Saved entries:
********************

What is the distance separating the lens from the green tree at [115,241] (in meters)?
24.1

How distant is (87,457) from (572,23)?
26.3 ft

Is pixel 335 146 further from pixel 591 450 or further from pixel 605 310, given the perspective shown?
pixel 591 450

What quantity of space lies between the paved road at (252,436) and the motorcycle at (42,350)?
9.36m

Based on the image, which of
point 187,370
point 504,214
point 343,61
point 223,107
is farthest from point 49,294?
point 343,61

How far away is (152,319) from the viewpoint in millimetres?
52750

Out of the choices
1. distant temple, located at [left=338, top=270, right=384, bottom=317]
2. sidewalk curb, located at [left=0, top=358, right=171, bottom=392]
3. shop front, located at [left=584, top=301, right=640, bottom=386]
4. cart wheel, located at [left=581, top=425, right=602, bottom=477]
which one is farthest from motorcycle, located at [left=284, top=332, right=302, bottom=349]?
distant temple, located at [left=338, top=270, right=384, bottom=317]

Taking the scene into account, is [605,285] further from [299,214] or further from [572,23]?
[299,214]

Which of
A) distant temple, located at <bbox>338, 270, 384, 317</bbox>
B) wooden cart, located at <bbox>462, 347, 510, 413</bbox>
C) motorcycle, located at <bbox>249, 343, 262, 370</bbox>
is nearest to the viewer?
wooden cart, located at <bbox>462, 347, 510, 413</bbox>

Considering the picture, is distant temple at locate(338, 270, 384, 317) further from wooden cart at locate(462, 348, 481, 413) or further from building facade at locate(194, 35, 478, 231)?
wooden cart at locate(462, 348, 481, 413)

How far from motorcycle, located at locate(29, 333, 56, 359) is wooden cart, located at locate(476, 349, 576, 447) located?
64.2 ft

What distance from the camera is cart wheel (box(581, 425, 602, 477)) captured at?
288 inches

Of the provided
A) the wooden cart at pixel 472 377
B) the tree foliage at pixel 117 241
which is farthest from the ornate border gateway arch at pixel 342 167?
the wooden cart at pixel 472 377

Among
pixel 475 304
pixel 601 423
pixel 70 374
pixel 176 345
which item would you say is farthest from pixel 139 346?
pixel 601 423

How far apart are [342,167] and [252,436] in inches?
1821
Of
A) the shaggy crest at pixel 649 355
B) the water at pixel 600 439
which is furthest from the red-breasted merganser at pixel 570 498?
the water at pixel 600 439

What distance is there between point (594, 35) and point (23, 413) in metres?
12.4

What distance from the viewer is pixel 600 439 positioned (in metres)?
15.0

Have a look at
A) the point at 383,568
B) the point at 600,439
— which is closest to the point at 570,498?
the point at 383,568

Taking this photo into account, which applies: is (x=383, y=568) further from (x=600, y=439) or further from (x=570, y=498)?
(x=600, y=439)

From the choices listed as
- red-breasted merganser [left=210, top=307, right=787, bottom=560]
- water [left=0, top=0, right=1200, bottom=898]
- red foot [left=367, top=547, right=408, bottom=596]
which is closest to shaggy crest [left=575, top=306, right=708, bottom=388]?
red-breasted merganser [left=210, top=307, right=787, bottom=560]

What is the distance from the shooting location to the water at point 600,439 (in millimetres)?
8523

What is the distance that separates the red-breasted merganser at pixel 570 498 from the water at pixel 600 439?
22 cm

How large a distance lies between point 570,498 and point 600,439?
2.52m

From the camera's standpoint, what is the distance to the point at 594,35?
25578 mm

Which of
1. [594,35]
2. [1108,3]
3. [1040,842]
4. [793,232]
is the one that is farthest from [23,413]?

********************

[Job]
Copy out the lines of the listing above exactly as they appear, from the line with "What distance from the camera" through the last line of the listing.

[Written response]
What distance from the camera is cart wheel (box(581, 425, 602, 477)) captured at?
288 inches

Of the provided
A) the wooden cart at pixel 472 377
B) the tree foliage at pixel 117 241
which is farthest from the ornate border gateway arch at pixel 342 167?
the wooden cart at pixel 472 377

Among
pixel 475 304
pixel 601 423
pixel 70 374
pixel 176 345
which item would you say is farthest from pixel 139 346?
pixel 601 423

How far apart are [342,167] and [252,436] in inches?
1821
Of
A) the shaggy crest at pixel 649 355
B) the water at pixel 600 439
which is furthest from the red-breasted merganser at pixel 570 498?
the water at pixel 600 439

What distance is there between point (594, 35) and point (23, 413) in metres?
12.4

What distance from the viewer is pixel 600 439 positioned (in metres)?
15.0

Have a look at
A) the point at 383,568
B) the point at 600,439
— which is closest to the point at 570,498?
the point at 383,568

Taking this photo into account, which applies: is (x=383, y=568) further from (x=600, y=439) or further from (x=570, y=498)?
(x=600, y=439)

From the choices listed as
- red-breasted merganser [left=210, top=307, right=787, bottom=560]
- water [left=0, top=0, right=1200, bottom=898]
- red foot [left=367, top=547, right=408, bottom=596]
which is closest to shaggy crest [left=575, top=306, right=708, bottom=388]?
red-breasted merganser [left=210, top=307, right=787, bottom=560]

What is the distance from the shooting location to the water at point 600,439 (in millimetres)?
8523

What is the distance that separates the red-breasted merganser at pixel 570 498 from the water at pixel 600 439?
22 cm

How large a distance lies between point 570,498 and point 600,439?
2.52m

From the camera's standpoint, what is the distance to the point at 594,35?
25578 mm

Which of
1. [594,35]
2. [1108,3]
3. [1040,842]
4. [793,232]
is the one that is farthest from [23,413]?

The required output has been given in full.